Document section
=-=-=-=-=
Question

Solve the given equation $\cos x\cos 2x\cos 3x{\text{ = }}\dfrac{1}{4}$.

Answer 1

Hint: The equation given in the question can be solved by using the some standard formulas like $\cos (A + B) + \cos (A - B) = 2\cos A\cos B$ and $\cos 2A = {\cos ^2}A - {\sin ^2}A$ . On re-arranging the given equation and then using these formulas gives the required result. $\cos $ is positive in first and fourth quadrants (i.e., $\cos (2n\pi \pm \theta )$is always positive) $\& $ negative in second and third quadrants (i.e.,$\cos ((2n + 1)\pi \pm \theta )$ is always negative).
=-=-=-=-=
Items
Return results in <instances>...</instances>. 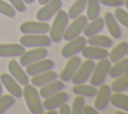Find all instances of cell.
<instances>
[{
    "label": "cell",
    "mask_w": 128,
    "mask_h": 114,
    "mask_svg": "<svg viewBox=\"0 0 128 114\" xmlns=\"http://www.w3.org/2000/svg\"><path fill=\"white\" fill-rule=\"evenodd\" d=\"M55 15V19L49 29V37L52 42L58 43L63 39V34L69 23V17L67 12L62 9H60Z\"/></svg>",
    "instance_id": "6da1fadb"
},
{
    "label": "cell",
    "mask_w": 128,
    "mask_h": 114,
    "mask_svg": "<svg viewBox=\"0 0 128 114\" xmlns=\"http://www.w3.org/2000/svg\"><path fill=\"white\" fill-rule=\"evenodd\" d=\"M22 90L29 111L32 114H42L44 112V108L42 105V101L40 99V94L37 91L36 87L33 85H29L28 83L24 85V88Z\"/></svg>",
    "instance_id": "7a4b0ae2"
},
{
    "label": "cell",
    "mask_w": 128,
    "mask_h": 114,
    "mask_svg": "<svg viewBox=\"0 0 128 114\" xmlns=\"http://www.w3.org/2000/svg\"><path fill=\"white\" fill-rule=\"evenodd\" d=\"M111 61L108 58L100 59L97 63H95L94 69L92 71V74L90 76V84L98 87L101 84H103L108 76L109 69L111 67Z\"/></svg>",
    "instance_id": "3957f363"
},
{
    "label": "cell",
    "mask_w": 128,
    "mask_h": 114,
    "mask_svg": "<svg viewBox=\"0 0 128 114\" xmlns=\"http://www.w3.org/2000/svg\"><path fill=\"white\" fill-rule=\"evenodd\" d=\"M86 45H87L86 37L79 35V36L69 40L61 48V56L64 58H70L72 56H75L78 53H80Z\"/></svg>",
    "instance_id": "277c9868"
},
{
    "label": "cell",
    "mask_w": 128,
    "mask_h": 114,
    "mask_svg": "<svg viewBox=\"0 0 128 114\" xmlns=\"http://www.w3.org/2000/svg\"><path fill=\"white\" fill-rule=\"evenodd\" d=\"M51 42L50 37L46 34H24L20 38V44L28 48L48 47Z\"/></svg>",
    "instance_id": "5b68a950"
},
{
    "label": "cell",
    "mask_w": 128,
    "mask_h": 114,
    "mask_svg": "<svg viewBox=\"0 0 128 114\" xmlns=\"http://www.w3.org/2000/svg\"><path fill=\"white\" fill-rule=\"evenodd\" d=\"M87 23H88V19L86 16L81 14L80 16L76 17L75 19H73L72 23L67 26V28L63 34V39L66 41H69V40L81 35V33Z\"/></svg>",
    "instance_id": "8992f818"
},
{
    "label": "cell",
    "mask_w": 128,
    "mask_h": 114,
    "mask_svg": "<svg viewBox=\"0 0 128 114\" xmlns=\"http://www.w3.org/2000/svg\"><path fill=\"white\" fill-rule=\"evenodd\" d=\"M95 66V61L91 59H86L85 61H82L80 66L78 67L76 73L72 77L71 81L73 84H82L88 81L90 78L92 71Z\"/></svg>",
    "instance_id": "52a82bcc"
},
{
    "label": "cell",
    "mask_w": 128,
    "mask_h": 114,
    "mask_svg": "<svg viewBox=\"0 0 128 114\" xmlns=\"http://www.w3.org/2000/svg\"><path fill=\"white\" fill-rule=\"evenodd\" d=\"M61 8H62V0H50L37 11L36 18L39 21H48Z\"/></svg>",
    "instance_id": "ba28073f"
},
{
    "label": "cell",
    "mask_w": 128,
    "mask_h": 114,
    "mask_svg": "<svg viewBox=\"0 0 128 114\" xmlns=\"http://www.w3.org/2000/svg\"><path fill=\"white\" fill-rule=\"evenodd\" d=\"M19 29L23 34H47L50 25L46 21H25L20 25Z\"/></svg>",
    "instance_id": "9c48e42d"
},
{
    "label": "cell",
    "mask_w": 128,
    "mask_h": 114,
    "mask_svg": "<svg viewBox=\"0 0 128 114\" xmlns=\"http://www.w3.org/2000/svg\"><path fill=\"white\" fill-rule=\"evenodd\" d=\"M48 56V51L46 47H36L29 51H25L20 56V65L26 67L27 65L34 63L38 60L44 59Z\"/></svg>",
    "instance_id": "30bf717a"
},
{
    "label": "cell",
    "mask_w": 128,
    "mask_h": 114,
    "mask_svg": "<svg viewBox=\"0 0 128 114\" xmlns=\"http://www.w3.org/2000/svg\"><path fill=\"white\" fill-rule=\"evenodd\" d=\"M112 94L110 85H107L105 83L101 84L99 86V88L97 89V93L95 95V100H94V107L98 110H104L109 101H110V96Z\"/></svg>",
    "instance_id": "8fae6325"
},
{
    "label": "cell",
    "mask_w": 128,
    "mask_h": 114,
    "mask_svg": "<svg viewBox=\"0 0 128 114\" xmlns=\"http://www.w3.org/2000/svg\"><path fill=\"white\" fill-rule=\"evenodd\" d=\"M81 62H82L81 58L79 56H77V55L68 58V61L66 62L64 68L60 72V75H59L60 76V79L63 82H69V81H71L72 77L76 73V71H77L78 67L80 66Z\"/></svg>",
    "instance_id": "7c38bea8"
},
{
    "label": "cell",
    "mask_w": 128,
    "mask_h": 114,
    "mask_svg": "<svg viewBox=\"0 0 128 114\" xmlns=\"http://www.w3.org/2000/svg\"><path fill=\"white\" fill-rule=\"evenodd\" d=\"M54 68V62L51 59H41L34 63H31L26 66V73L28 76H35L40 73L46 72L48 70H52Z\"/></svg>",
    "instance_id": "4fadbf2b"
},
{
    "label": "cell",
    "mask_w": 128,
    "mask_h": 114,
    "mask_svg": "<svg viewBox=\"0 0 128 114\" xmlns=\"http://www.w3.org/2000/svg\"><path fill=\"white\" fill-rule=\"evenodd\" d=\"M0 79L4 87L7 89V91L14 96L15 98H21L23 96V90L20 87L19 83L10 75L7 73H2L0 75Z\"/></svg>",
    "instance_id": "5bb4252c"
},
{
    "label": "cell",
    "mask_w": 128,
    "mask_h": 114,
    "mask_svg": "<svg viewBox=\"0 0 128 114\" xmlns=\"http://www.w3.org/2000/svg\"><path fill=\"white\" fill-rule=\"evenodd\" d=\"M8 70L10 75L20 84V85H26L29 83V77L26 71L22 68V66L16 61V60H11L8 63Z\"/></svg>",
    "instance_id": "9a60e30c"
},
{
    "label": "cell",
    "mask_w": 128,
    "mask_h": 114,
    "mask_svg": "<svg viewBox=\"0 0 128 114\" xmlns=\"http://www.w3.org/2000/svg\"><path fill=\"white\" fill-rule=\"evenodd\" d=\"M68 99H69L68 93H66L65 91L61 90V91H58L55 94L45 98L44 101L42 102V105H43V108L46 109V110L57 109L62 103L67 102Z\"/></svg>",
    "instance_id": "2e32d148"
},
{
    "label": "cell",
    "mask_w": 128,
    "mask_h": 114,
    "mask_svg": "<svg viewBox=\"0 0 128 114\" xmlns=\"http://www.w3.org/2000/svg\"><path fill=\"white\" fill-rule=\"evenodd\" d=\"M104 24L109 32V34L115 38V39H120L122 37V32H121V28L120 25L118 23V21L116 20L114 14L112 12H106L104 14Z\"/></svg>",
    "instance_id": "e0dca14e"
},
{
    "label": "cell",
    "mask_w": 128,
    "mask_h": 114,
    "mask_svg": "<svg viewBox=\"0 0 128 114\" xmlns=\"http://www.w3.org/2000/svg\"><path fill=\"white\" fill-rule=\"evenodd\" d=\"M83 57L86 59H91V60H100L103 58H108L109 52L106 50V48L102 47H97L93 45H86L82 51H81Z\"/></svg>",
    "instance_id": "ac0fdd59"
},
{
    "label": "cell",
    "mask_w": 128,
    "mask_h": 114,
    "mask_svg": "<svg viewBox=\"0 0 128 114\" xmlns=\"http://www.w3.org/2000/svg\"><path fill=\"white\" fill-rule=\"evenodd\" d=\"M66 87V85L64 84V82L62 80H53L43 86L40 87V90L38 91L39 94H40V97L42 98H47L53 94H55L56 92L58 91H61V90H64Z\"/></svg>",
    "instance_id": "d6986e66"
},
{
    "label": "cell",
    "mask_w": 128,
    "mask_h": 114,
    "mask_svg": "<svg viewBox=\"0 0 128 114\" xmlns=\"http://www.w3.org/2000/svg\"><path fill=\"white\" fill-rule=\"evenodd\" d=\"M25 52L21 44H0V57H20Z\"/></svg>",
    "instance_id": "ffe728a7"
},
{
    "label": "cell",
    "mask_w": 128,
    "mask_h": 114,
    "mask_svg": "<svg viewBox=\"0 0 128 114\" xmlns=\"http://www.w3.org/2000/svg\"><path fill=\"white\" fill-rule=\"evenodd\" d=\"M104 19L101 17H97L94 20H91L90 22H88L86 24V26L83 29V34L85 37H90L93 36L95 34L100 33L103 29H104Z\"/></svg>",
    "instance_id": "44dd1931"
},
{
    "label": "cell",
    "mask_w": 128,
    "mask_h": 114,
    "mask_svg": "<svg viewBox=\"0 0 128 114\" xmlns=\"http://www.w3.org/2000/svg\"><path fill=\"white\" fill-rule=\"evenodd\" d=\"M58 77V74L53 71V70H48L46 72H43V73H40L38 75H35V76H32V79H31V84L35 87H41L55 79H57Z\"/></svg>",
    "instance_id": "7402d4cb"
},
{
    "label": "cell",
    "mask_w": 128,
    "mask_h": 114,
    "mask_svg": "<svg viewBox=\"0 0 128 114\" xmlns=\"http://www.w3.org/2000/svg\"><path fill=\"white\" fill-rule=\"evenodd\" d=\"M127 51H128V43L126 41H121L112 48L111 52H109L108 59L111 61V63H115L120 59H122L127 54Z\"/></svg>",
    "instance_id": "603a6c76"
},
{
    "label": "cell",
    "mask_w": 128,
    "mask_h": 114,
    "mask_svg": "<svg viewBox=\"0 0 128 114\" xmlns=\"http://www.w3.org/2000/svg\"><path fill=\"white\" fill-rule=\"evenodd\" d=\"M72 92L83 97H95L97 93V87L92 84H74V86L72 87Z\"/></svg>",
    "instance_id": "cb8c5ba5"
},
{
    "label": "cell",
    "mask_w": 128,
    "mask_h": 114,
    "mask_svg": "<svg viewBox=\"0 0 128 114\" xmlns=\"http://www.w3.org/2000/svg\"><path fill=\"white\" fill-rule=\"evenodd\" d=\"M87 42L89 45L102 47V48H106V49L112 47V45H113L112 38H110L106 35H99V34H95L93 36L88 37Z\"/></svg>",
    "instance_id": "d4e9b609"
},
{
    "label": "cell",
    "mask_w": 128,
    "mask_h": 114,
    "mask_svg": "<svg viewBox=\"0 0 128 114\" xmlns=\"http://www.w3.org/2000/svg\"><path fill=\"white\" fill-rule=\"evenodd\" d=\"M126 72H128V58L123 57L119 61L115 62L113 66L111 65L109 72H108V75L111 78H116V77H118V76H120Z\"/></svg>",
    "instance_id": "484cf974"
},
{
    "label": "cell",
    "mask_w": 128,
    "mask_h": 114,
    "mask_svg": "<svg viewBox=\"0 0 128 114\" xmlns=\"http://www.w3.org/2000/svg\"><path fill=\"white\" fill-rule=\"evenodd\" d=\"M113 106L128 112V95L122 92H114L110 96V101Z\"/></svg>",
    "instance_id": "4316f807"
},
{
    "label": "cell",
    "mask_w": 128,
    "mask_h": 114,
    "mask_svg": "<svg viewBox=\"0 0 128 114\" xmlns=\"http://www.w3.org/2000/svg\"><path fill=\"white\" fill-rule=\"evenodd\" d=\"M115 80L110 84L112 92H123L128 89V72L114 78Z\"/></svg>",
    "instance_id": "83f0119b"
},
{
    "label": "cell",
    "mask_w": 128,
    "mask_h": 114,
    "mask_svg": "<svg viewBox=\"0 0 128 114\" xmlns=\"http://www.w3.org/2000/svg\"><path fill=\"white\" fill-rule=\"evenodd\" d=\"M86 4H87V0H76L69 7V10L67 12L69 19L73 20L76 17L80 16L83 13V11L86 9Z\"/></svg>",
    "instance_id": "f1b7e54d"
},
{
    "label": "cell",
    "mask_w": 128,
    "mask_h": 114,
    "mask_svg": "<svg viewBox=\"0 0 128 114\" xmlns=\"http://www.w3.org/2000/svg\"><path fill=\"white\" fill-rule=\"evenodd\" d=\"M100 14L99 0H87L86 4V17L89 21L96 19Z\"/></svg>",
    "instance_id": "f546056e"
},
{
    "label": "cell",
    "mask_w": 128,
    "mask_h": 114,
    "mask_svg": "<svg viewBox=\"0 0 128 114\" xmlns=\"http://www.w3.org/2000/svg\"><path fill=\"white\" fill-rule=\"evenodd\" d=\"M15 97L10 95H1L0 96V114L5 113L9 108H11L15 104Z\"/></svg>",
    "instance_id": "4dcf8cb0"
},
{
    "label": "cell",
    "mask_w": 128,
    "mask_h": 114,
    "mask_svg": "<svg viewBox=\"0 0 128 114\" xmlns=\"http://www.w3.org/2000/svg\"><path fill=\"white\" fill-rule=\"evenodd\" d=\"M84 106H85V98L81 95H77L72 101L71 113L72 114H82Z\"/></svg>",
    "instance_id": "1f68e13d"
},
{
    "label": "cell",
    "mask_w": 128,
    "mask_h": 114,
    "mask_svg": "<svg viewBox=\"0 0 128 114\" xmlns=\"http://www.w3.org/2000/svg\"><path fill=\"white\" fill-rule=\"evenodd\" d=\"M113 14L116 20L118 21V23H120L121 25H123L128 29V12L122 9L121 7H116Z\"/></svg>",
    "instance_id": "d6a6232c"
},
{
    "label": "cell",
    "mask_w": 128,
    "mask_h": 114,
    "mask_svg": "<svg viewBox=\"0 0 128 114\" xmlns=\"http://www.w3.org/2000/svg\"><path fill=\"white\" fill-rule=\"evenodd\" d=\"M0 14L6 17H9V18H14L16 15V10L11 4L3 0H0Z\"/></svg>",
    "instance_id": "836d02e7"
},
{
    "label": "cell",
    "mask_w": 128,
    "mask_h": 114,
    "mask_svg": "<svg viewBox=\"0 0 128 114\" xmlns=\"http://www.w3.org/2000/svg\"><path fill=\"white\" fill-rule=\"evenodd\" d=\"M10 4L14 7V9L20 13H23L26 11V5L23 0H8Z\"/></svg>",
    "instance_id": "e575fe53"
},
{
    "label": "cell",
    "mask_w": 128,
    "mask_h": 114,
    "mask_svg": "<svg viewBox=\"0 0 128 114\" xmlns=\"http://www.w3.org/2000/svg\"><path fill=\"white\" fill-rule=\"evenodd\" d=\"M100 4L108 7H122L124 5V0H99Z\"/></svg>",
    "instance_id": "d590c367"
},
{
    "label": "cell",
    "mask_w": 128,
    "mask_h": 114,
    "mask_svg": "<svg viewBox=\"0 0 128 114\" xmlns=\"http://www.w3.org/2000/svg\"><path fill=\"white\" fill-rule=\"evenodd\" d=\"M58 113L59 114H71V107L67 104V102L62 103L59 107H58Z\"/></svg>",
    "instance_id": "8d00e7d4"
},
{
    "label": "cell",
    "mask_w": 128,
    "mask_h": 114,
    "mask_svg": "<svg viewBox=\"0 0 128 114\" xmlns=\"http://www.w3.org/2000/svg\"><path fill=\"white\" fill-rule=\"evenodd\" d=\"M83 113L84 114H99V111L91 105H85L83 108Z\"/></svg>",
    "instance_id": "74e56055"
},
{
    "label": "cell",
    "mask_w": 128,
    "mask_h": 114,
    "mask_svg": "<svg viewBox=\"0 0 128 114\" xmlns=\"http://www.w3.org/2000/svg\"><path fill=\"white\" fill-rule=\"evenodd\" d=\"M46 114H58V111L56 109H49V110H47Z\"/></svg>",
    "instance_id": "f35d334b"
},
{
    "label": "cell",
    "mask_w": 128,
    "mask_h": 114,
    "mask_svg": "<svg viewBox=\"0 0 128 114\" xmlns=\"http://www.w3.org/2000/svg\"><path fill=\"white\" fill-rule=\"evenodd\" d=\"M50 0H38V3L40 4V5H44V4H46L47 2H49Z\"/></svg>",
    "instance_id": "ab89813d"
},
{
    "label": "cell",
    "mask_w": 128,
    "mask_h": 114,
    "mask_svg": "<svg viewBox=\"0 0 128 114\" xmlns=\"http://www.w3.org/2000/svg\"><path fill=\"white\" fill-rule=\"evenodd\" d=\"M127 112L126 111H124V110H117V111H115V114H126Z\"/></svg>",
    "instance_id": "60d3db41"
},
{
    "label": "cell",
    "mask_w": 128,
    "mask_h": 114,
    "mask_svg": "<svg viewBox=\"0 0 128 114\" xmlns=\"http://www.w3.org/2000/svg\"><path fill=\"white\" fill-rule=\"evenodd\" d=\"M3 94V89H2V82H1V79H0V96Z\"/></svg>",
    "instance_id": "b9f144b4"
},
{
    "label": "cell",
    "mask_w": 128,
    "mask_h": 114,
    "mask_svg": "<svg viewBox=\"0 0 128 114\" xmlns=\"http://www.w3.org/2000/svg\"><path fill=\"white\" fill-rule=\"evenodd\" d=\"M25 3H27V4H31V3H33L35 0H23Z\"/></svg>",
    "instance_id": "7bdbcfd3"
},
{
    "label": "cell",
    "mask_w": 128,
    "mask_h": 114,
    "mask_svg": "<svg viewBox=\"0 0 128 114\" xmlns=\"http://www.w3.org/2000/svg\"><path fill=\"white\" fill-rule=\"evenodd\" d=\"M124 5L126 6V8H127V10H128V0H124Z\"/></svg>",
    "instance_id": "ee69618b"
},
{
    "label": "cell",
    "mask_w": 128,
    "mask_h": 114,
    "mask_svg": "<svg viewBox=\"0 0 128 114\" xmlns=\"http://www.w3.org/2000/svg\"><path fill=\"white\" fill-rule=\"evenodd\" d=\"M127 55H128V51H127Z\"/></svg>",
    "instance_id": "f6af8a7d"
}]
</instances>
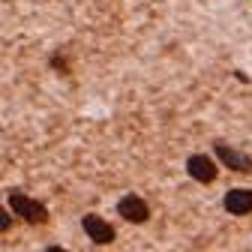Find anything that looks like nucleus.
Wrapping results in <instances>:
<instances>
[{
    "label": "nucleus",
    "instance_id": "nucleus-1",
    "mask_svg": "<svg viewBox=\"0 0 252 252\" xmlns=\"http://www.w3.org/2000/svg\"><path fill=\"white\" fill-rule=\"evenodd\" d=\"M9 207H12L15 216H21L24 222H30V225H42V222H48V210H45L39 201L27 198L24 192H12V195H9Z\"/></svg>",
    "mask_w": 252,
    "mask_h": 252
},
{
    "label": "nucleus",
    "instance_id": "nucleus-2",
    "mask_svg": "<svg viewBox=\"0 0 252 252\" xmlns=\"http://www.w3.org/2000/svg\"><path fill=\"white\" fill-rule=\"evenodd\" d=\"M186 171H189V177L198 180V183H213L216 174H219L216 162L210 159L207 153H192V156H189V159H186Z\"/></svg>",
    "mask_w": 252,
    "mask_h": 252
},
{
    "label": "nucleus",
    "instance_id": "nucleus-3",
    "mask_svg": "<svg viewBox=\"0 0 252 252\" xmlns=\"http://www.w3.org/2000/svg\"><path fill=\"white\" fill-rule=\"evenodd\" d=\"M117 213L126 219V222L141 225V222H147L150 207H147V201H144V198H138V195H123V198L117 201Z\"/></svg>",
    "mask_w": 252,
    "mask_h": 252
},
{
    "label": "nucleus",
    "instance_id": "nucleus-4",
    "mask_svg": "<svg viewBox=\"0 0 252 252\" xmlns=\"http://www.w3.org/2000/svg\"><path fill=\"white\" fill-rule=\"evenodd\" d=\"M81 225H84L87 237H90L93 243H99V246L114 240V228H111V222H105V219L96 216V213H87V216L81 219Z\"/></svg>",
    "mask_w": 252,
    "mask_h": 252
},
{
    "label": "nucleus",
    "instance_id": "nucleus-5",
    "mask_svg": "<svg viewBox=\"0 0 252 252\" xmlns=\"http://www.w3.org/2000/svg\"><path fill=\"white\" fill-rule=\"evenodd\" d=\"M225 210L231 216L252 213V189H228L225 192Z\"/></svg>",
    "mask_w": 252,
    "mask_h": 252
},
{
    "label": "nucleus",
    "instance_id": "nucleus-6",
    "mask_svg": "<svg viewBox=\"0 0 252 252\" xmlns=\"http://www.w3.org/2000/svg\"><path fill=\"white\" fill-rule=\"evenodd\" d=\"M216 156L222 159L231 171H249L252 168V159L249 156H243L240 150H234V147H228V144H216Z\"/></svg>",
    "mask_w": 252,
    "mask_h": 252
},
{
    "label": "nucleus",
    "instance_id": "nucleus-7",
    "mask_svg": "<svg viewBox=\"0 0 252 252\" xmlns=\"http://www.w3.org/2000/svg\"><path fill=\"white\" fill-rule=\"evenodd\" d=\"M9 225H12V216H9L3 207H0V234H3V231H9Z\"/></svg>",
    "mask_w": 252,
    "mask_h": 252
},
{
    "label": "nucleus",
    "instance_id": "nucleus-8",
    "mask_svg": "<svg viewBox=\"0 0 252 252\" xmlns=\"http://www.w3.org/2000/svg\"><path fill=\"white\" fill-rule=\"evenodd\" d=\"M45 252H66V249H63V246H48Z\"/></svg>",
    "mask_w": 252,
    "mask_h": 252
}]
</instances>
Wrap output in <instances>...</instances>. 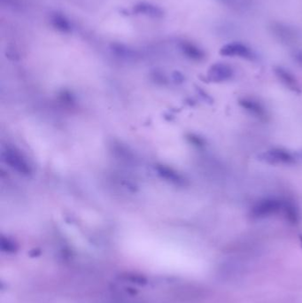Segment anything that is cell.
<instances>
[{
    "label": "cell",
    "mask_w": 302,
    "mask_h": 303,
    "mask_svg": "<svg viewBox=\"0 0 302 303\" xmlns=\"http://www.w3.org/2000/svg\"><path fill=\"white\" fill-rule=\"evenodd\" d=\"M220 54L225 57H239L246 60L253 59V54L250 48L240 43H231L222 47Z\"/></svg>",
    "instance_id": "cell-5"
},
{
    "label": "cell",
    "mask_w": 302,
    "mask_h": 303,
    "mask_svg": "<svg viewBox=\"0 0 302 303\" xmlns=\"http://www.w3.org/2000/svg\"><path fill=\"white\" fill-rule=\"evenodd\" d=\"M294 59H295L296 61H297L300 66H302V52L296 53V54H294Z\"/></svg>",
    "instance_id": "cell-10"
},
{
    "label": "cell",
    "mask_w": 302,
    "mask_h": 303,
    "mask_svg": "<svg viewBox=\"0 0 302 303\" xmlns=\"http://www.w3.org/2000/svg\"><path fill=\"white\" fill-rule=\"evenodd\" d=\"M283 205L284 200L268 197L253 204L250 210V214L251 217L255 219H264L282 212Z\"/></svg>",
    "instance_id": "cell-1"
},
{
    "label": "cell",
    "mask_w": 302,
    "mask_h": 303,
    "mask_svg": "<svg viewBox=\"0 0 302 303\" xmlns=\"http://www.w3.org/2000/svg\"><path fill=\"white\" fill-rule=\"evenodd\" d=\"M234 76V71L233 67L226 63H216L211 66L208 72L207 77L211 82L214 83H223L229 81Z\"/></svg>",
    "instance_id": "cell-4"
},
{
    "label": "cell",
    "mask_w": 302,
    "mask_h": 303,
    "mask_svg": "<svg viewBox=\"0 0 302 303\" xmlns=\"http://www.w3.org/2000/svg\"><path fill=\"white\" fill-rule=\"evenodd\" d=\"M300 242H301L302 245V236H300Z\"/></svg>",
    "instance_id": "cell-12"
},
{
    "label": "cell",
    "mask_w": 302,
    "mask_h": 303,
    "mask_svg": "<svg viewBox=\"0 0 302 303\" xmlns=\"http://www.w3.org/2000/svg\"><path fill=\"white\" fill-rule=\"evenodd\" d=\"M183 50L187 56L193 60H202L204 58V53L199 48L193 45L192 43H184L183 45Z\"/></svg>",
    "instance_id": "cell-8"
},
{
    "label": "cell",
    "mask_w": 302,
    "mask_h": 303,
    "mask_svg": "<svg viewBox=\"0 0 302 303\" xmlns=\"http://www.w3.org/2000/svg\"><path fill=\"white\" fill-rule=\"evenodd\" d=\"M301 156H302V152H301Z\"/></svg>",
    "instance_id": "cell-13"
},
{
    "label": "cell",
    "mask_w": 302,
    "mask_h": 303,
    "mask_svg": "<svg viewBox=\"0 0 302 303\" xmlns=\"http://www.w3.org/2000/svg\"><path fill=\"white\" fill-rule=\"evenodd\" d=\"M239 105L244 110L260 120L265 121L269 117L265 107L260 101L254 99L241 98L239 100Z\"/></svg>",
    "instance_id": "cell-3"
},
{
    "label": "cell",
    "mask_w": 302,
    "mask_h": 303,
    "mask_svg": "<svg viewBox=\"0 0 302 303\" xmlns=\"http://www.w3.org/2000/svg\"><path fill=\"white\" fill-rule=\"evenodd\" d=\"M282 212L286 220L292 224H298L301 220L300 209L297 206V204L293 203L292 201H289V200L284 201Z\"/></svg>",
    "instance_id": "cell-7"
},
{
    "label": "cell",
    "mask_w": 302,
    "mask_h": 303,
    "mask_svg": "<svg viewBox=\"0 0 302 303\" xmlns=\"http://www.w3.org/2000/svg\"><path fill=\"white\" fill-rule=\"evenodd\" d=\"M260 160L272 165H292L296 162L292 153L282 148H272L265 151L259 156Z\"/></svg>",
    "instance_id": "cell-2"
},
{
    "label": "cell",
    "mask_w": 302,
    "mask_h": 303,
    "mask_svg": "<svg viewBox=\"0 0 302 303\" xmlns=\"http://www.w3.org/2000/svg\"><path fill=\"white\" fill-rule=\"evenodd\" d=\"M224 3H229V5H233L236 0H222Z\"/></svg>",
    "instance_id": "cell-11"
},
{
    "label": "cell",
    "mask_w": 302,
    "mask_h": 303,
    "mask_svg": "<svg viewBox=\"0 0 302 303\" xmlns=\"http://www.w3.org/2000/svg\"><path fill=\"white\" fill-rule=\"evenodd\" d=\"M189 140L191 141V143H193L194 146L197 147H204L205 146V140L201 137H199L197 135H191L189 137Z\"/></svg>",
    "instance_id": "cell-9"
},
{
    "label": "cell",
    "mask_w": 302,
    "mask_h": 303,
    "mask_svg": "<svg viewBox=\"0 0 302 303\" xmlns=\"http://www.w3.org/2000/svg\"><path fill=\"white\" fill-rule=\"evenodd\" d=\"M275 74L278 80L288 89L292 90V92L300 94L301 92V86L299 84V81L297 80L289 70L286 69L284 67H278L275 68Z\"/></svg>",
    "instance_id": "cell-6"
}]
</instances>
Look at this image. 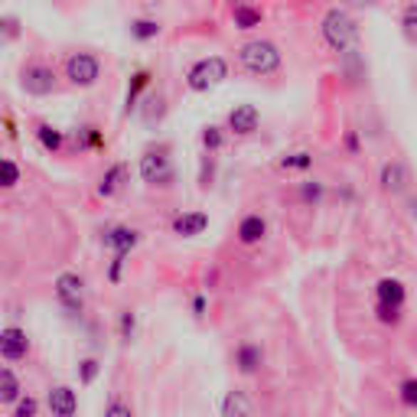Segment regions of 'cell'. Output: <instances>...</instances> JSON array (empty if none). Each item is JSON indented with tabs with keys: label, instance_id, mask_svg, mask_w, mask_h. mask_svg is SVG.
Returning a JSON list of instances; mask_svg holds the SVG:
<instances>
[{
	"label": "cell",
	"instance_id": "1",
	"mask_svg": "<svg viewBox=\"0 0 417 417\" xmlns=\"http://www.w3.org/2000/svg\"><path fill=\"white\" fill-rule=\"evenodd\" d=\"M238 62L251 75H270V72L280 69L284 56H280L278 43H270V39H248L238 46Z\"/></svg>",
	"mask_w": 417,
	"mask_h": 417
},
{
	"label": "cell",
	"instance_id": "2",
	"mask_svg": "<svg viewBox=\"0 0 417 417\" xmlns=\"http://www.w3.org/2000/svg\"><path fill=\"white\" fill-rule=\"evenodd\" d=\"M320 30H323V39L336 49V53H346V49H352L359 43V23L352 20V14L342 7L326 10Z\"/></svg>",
=-=-=-=-=
Work to do
Reproduce the full trigonometric equation page word for word. The material has no connection to the text.

Output below
Question

Solve the given equation $\cos x\cos 2x\cos 3x{\text{ = }}\dfrac{1}{4}$.

Answer 1

Hint: The equation given in the question can be solved by using the some standard formulas like $\cos (A + B) + \cos (A - B) = 2\cos A\cos B$ and $\cos 2A = {\cos ^2}A - {\sin ^2}A$ . On re-arranging the given equation and then using these formulas gives the required result. $\cos $ is positive in first and fourth quadrants (i.e., $\cos (2n\pi \pm \theta )$is always positive) $\& $ negative in second and third quadrants (i.e.,$\cos ((2n + 1)\pi \pm \theta )$ is always negative).